In dettaglio, la giurisprudenza evidenzia come l’orientamento dominante sia quello secondo cui la verifica dell’effettivo utilizzo dell’immobile ai fini dell’agevolazione non si estende alla situazione abitativa degli altri componenti del nucleo familiare del possessore, ma si concentra esclusivamente sulla condizione personale del soggetto titolare del diritto di proprietà. Ciò significa che, per beneficiare dell’esenzione, il proprietario deve risultare residente e dimorante abitualmente nell’immobile, indipendentemente dalla presenza di altri membri del nucleo familiare che possano risiedere altrove.

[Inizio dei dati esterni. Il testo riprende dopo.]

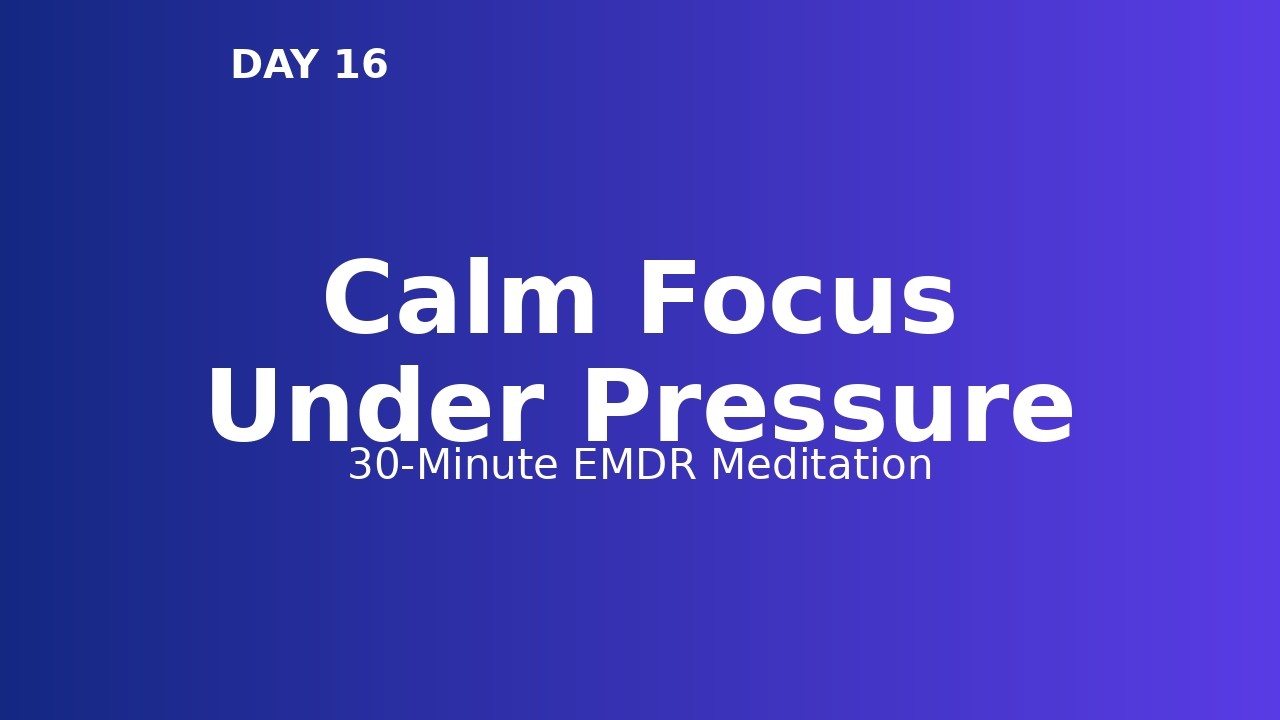 DAY 16

Calm Focus Under Pressure

30-Minute EMDR Meditation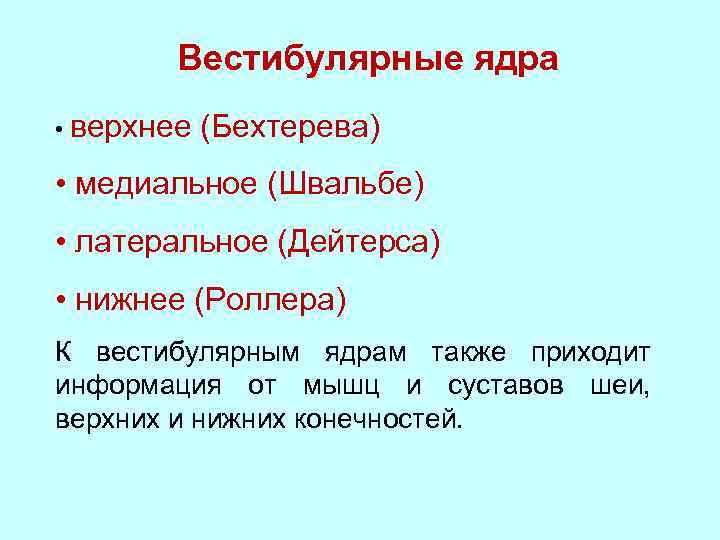 Вестибулярные ядра

• верхнее (Бехтерева)

• медиальное (Швальбе)

• латеральное (Дейтерса)

• нижнее (Роллера)

К вестибулярным ядрам также приходит информация от мышц и суставов шеи, верхних и нижних конечностей.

La sentenza chiarisce inoltre che tale impostazione si basa sul principio di individualità dell’obbligo fiscale, secondo cui la posizione soggettiva del contribuente va valutata in modo autonomo e non sovrapposta o condizionata dalla situazione abitativa di altri soggetti che convivono con lui. La distinzione è importante anche ai fini di eventuali controlli e verifiche da parte dell’Amministrazione finanziaria, che dovrà concentrare l’attenzione sulla posizione del singolo contribuente, e non su quella dei componenti del suo nucleo familiare.
In conclusione, la sentenza n. 25004/2026 conferma che, ai fini dell’agevolazione IMU, l’elemento determinante per l’esenzione è costituito esclusivamente dalla residenza anagrafica e dalla dimora abituale del possessore, senza che rilevi la condizione abitativa degli altri membri del nucleo familiare.
**Nota:** Questa analisi ha carattere di orientamento generale e non sostituisce una consulenza legale specifica, che dovrebbe essere fornita tenendo conto delle peculiarità del caso concreto.